◆ **Selected passage**
━━━━━━━━━━━━━━━━━━━━━━━━━━━━━━
LF tp : type =
| nat : tp
| arr : tp -> tp -> tp
;
--name tp A.
% Structural equality.
LF eq : tp → tp → type =
| eq_nat : eq nat nat
| eq_arr : eq A A' → eq B B' → eq (arr A B) (arr A' B')
;
% Reflexivity is admissible.
rec refl : {T : [ ⊢ tp] } [ ⊢ eq T T ] =
/ total t (refl t) /
mlam T ⇒ (case [ |- T] of
| [ |- nat] => [ ⊢ eq_nat ]
| [ |- arr T1 T2] =>
let [ ⊢ D1 ] = refl [ ⊢ T1 ] in
let [ ⊢ D2 ] = refl [ ⊢ T2 ] in
[ ⊢ eq_arr D1 D2 ]
)
;
LF tm : type =
| lam : tp -> (tm -> tm) -> tm
| app : tm -> tm -> tm
| zero : tm
| succ : tm -> tm
| natrec : tm -> (tm -> tm) -> tm -> tm
;
--name tm M.
LF oft : tm -> tp -> type =
| t_app : oft M (arr A B) -> oft N A -> oft (app M N) B
| t_abs : ({x : tm} oft x A -> oft (M x) B) -> oft (lam A M) (arr A B)
━━━━━━━━━━━━━━━━━━━━━━━━━━━━━━
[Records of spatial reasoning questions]
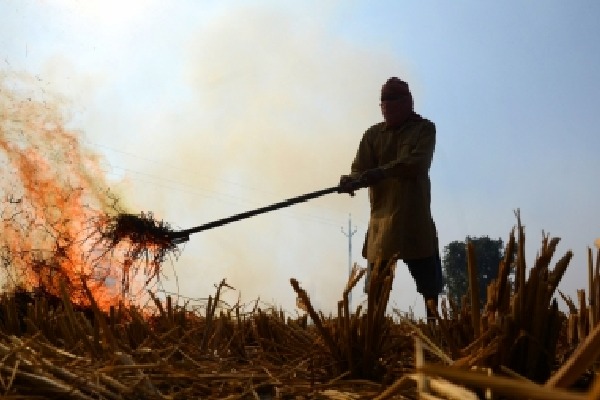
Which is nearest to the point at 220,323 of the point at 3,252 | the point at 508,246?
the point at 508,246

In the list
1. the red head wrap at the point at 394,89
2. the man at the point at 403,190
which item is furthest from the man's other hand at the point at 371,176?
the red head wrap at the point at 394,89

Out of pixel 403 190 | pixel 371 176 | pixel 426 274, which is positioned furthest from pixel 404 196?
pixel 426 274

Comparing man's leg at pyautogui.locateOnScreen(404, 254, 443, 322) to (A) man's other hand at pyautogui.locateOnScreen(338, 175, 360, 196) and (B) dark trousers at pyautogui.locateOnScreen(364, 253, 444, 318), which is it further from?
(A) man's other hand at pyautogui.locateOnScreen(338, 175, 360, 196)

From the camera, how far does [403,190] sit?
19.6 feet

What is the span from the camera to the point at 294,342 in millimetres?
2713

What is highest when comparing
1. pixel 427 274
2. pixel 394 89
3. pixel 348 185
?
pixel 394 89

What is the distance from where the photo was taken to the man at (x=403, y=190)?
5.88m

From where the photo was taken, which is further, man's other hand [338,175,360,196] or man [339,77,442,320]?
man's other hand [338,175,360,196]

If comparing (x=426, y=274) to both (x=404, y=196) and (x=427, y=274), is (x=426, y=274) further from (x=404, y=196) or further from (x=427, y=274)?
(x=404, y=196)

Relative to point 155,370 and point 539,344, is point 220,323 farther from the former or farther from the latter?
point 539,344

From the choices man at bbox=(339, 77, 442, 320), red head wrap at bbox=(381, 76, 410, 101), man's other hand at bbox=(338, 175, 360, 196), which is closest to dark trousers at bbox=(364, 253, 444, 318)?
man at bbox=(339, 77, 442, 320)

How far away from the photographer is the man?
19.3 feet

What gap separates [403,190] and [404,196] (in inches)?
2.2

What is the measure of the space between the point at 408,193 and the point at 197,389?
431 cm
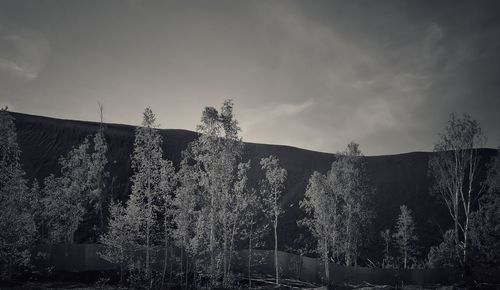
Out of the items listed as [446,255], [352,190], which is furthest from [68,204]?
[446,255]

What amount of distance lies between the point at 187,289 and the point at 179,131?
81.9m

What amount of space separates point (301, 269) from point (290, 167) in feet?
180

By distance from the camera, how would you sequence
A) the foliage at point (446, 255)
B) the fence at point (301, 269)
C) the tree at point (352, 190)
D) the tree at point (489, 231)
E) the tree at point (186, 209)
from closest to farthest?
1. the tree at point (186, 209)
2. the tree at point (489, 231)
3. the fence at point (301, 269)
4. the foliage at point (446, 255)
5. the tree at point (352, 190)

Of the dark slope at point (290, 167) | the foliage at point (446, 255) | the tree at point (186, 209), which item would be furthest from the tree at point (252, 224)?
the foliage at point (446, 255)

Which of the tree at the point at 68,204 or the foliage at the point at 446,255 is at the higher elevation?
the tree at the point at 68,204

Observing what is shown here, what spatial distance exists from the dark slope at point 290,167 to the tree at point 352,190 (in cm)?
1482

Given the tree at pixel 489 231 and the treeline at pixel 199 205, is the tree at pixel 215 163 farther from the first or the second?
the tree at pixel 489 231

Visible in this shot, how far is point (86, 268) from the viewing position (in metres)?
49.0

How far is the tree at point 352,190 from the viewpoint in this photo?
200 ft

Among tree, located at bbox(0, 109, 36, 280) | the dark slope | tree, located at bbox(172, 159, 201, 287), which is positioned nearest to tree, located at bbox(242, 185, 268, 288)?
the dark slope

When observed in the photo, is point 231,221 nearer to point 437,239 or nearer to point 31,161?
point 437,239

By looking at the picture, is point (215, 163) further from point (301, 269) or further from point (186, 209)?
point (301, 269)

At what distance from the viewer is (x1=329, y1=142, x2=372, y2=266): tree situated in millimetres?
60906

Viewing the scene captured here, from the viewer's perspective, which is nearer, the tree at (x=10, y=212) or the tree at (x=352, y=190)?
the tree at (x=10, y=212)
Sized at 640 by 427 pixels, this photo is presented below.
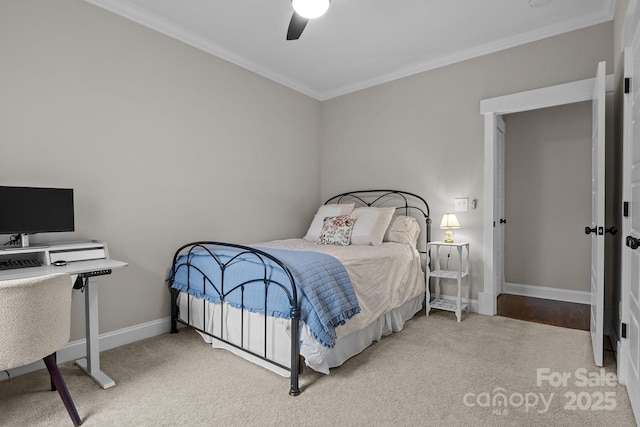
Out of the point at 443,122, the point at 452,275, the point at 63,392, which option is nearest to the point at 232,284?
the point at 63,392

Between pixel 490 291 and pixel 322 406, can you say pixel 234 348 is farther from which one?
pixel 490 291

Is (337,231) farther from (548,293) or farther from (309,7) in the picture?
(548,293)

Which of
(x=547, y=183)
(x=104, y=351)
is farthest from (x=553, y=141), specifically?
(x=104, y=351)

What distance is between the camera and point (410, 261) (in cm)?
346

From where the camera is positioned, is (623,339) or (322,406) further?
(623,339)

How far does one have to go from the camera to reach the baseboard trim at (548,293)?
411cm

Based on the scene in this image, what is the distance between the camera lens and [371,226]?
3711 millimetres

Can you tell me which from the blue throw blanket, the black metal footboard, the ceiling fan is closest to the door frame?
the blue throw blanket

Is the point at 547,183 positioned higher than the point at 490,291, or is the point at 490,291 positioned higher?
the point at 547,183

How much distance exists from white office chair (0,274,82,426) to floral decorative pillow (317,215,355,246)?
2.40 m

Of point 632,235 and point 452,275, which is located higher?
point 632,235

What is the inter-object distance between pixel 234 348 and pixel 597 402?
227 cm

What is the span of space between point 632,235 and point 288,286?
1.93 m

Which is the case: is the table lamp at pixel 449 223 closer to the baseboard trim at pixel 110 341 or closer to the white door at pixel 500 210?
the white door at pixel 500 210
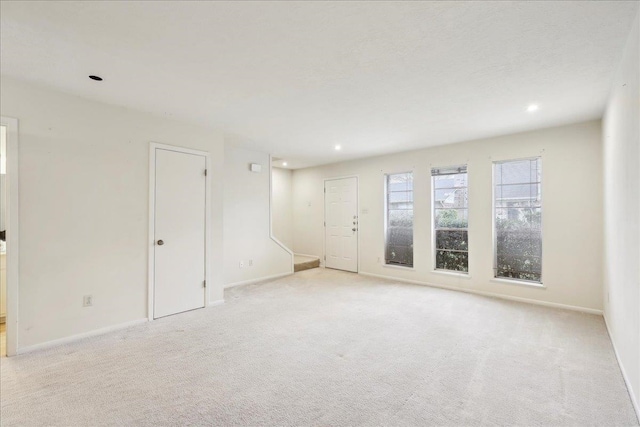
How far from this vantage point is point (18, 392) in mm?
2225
━━━━━━━━━━━━━━━━━━━━━━━━━━━━━━
◆ **Short exercise**
From the code listing, extract the part that opens with the words containing "LF oft : tm" and closes with "M) (arr A B)", copying it exactly.

◆ **Finished exercise**
LF oft : tm -> tp -> type =
| t_app : oft M (arr A B) -> oft N A -> oft (app M N) B
| t_abs : ({x : tm} oft x A -> oft (M x) B) -> oft (lam A M) (arr A B)